KETENTUAN TUGAS - Bisakah Anda menuliskan kembali, tanpa mengubah satu kata pun, bagian ulasan buku tentang pluralisme keagamaan di bawah ini, dari "Penulis : Biyanto" sampai "terhadap isu-isu pluralisme."?

··· PETIKAN TEKS

Judul Buku : Pluralisme Keagamaan dalam Perdebatan (Pandangan Kaum Muda Muhammadiyah)
Penulis : Biyanto
Penerbit : UMMPress, Malang
Cetakan : Pertama, 2009
Tebal : 292 halaman
PLURALISME dalam spektrum keagamaan menjadi wacana yang selalu menarik diperbincangkan. Tampaknya, akhir-akhir ini ''pertikaian'' tersebut sudah menuju pada dua kutub yang berseberangan dengan mengusung kelompok masing-masing. Tak terkecuali di internal Muhammadiyah, lebih-lebih di kalangan mudanya. Diakui maupun tidak, kalangan itu telah mengelompok dalam dua kutub yang berseberangan, pro dan kontra, terhadap isu-isu pluralisme.
Bagi kalangan muda Muhammadiyah yang antipluralisme, mereka memandang pluralisme sebagai paham yang sesat dan menyesatkan. Karena dalam pemahaman kelompok tersebut, pluralisme mengajarkan bahwa semua agama sama dan benar dalam perspektif teologis. Sebaliknya, kaum muda yang propluralisme menilai pluralisme harus bisa diterima sebagai kenyataan yang tidak mungkin dihindari. Mereka juga memandang pluralisme tidak harus diseret ke dalam arus teologis.
Dalam Muhammadiyah, ''persaingan'' dua kutub itu sebenarnya bukan sesuatu yang benar-benar baru. Sebab, masalah pluralisme juga mendapat perhatian elite Muhammadiyah dalam ''memperlakukan'' buku Tafsir Tematik Alquran tentang Hubungan Sosial Antarumat Beragama. Setelah terbit edisi perdana pada 2000, karya Tim Majelis Tarjih dan Pengembangan Pemikiran Islam itu (sekarang Majelis Tarjih dan Tajdid), hingga sekarang ternyata belum dicetak ulang karena bab hubungan sosial antarumat beragama (pluralisme) dianggap belum final.

······
··· INFORMASI YANG DIBERIKAN

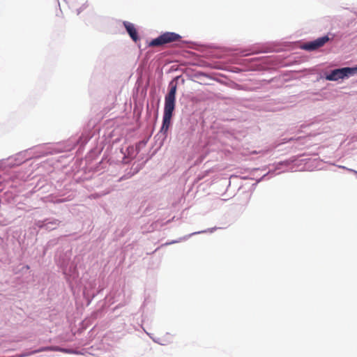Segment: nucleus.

······

JAWABAN TUGAS -
Penulis : Biyanto
Penerbit : UMMPress, Malang
Cetakan : Pertama, 2009
Tebal : 292 halaman
PLURALISME dalam spektrum keagamaan menjadi wacana yang selalu menarik diperbincangkan. Tampaknya, akhir-akhir ini ''pertikaian'' tersebut sudah menuju pada dua kutub yang berseberangan dengan mengusung kelompok masing-masing. Tak terkecuali di internal Muhammadiyah, lebih-lebih di kalangan mudanya. Diakui maupun tidak, kalangan itu telah mengelompok dalam dua kutub yang berseberangan, pro dan kontra, terhadap isu-isu pluralisme.